Task details
Below are some records. Reproduce, word for word, everything from the line containing "In the photo, does" down to the end of the records.
>> Start Entries shown
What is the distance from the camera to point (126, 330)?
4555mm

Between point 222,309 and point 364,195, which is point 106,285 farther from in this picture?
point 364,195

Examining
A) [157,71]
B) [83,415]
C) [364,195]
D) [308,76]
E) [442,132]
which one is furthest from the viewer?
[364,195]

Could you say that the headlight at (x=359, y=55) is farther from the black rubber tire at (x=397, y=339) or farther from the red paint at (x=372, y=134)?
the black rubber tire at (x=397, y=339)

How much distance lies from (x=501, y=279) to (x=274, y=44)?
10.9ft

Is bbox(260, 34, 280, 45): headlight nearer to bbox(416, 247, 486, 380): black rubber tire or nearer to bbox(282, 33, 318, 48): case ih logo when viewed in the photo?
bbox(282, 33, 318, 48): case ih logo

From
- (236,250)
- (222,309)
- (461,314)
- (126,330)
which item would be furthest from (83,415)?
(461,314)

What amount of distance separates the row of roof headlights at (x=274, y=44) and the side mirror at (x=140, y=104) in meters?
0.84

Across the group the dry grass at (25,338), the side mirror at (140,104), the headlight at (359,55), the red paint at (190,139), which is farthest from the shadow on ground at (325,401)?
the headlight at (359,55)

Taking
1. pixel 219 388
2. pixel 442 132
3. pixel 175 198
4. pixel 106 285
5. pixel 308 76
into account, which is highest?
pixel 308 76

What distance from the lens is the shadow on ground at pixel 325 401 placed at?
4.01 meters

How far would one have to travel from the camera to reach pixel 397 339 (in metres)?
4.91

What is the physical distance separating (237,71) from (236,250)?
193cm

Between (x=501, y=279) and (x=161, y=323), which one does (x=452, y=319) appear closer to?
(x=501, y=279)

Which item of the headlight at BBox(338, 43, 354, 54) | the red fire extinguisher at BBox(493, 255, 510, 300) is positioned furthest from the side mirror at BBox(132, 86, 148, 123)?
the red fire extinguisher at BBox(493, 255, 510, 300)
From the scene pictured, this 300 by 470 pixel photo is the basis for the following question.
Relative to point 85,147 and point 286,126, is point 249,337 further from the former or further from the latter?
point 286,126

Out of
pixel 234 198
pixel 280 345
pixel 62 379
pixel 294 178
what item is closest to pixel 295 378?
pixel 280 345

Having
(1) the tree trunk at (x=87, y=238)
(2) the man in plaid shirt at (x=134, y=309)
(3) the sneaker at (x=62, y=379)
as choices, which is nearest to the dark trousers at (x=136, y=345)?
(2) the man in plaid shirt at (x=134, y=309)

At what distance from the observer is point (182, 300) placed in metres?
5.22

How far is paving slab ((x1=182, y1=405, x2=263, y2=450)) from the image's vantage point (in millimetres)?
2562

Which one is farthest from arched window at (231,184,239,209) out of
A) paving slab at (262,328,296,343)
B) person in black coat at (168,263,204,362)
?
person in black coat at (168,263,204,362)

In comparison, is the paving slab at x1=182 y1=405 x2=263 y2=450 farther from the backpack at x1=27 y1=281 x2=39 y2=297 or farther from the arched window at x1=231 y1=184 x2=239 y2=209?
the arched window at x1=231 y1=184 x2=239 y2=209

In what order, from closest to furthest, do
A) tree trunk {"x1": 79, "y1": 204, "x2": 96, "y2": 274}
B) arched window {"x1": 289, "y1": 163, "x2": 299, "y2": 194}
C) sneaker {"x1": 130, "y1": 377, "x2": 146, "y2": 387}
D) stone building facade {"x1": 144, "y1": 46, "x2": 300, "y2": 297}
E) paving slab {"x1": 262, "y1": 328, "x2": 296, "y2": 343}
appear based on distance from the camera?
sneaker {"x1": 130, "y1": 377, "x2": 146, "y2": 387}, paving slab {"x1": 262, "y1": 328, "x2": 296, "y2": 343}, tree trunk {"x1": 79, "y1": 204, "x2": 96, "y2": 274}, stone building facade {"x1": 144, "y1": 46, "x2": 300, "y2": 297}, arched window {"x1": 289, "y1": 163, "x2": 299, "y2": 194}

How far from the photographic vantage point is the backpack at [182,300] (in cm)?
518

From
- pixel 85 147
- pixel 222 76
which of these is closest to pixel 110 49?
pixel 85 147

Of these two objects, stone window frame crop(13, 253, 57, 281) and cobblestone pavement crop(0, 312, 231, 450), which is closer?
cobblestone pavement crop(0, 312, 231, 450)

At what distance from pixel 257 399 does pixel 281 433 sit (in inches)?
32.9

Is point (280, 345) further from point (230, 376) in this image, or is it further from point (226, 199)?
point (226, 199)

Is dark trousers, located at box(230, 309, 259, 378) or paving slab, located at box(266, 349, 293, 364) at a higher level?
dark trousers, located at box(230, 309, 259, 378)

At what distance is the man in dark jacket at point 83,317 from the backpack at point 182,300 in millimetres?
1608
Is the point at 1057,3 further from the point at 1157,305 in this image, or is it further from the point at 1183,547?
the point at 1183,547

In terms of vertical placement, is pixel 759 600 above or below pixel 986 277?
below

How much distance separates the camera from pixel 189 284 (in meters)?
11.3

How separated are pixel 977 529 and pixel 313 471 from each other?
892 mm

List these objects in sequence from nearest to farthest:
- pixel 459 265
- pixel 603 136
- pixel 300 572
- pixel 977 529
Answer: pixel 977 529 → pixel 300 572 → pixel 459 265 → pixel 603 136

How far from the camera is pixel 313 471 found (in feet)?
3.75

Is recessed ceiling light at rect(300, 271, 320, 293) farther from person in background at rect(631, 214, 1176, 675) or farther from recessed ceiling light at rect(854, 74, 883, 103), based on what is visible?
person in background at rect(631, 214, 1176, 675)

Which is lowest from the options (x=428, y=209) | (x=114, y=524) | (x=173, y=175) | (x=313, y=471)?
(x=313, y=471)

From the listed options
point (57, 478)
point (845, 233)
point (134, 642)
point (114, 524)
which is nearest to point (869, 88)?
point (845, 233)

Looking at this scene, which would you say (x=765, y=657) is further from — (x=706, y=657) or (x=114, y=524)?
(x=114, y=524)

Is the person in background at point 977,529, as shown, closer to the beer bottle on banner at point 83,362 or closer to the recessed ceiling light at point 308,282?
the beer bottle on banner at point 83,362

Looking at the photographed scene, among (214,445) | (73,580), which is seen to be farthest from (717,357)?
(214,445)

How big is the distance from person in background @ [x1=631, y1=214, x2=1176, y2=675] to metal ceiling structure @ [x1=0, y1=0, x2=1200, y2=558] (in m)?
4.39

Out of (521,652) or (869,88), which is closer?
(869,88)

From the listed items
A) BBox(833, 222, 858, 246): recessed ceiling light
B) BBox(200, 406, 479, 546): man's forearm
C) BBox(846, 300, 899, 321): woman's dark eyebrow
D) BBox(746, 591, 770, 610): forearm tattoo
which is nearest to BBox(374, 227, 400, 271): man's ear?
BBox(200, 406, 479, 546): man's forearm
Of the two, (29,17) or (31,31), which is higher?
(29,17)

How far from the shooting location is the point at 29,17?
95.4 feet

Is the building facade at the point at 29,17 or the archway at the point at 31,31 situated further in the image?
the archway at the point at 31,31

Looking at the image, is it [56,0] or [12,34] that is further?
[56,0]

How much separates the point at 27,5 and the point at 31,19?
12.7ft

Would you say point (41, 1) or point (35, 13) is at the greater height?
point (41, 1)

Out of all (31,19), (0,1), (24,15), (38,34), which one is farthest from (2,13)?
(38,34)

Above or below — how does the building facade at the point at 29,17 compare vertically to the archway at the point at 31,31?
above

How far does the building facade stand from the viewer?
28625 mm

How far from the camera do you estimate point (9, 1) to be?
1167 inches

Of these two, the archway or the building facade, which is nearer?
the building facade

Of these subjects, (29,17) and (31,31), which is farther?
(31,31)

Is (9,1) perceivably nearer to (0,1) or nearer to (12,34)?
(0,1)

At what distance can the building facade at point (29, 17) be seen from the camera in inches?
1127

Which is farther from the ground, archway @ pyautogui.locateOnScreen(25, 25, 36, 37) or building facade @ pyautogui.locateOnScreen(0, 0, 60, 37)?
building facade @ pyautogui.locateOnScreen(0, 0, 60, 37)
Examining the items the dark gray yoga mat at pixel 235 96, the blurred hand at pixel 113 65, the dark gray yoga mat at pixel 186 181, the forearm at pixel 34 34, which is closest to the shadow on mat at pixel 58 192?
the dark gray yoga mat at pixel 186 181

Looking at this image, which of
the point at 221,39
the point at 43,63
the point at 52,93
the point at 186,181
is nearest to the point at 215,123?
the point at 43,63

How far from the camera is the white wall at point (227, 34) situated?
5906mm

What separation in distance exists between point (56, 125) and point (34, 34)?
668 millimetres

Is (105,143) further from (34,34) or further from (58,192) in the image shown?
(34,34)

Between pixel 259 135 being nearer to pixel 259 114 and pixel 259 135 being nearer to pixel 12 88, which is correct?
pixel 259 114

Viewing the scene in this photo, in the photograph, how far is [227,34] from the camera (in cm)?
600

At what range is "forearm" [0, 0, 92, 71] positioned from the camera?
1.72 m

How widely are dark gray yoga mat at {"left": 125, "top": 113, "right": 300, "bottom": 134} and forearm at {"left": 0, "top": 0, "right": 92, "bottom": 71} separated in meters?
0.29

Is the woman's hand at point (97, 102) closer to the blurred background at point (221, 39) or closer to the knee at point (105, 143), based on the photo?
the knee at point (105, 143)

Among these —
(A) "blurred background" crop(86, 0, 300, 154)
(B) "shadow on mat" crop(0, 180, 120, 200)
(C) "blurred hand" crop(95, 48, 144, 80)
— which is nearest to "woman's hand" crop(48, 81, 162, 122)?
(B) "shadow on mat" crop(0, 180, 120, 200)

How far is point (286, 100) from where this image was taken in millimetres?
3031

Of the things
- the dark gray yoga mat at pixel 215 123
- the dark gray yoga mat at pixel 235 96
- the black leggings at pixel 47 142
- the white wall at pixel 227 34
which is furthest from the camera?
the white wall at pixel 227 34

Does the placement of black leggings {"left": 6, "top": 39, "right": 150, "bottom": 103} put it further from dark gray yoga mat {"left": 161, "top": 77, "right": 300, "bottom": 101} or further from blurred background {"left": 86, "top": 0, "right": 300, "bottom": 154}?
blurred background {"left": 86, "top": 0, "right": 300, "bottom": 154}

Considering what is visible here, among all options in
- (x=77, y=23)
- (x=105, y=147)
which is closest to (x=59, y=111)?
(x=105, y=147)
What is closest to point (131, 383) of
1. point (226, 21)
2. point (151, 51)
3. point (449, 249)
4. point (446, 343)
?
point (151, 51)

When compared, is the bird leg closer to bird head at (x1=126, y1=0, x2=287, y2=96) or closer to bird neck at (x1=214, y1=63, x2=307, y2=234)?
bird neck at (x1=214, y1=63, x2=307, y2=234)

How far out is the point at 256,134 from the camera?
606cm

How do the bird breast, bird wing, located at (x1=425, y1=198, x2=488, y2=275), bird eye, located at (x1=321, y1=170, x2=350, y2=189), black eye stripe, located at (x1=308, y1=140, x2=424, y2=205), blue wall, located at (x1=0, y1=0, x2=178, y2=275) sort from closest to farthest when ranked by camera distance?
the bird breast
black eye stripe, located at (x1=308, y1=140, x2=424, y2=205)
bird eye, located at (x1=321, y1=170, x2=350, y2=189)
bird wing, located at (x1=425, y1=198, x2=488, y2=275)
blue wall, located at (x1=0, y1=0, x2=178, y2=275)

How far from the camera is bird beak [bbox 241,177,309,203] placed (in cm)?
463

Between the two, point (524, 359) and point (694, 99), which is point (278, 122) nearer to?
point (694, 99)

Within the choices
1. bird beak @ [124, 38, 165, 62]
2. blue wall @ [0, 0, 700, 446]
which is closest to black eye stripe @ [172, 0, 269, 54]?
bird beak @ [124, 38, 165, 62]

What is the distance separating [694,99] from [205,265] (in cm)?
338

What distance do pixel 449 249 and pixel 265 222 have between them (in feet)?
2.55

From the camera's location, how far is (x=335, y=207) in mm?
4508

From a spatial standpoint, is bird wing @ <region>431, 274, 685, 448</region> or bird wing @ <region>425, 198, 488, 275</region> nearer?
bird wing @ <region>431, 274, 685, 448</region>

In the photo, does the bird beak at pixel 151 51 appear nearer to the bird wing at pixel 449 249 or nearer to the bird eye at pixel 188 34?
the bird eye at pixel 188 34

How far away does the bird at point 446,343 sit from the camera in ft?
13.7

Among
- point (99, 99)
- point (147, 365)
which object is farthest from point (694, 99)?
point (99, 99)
>> End Entries shown
Full response
In the photo, does the bird beak at pixel 151 51 appear nearer to the bird wing at pixel 449 249 or nearer to the bird eye at pixel 188 34?
the bird eye at pixel 188 34

How far away does the bird at point 446,343 sit from the camera in ft?
13.7

Among
- point (99, 99)
- point (147, 365)
which object is farthest from point (694, 99)?
point (99, 99)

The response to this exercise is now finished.